Maybe the tuned value could be clamped to a limit that avoids WOULD_OVERFLOW problems (SIZE_MAX / <largest item size>?), and WOULD_OVERFLOW could be dropped from each conditional.

sys/netpfil/pf/pf_ioctl.c
219 ↗(On Diff #41282)

mismatch between extern linkage here and static in definition.

This revision is now accepted and ready to land.Apr 8 2018, 9:55 PM

Add missing WOULD_OVERFLOW checks.

This revision now requires review to proceed.Apr 9 2018, 7:39 AM

Fix static / extern mismatch

In D15018#316088, @cem wrote:

Looks good in general. It seems that some cases use WOULD_OVERFLOW as a secondary check and some don't. Is there any reason for that?
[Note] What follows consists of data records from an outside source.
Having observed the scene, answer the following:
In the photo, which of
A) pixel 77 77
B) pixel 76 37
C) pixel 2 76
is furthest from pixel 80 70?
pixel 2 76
Good catch, I missed it in the first two cases because that used to be a fixed 65k value. Now that it's user configurable it needs the check too.

Maybe the tuned value could be clamped to a limit that avoids WOULD_OVERFLOW problems (SIZE_MAX / <largest item size>?), and WOULD_OVERFLOW could be dropped from each conditional.

That would be possible too, but I'm a bit worried that this'll get extended to other ioctl commands and we'll forget to update the maximum value.

In D15018#316121, @kristof wrote:
In D15018#316088, @cem wrote:

Looks good in general. It seems that some cases use WOULD_OVERFLOW as a secondary check and some don't. Is there any reason for that?

Good catch, I missed it in the first two cases because that used to be a fixed 65k value. Now that it's user configurable it needs the check too.

Thanks :-)

Maybe the tuned value could be clamped to a limit that avoids WOULD_OVERFLOW problems (SIZE_MAX / <largest item size>?), and WOULD_OVERFLOW could be dropped from each conditional.

That would be possible too, but I'm a bit worried that this'll get extended to other ioctl commands and we'll forget to update the maximum value.

Yeah, makes sense.

Patch looks good to me.

This revision is now accepted and ready to land.Apr 10 2018, 4:04 PM
This revision was automatically updated to reflect the committed changes.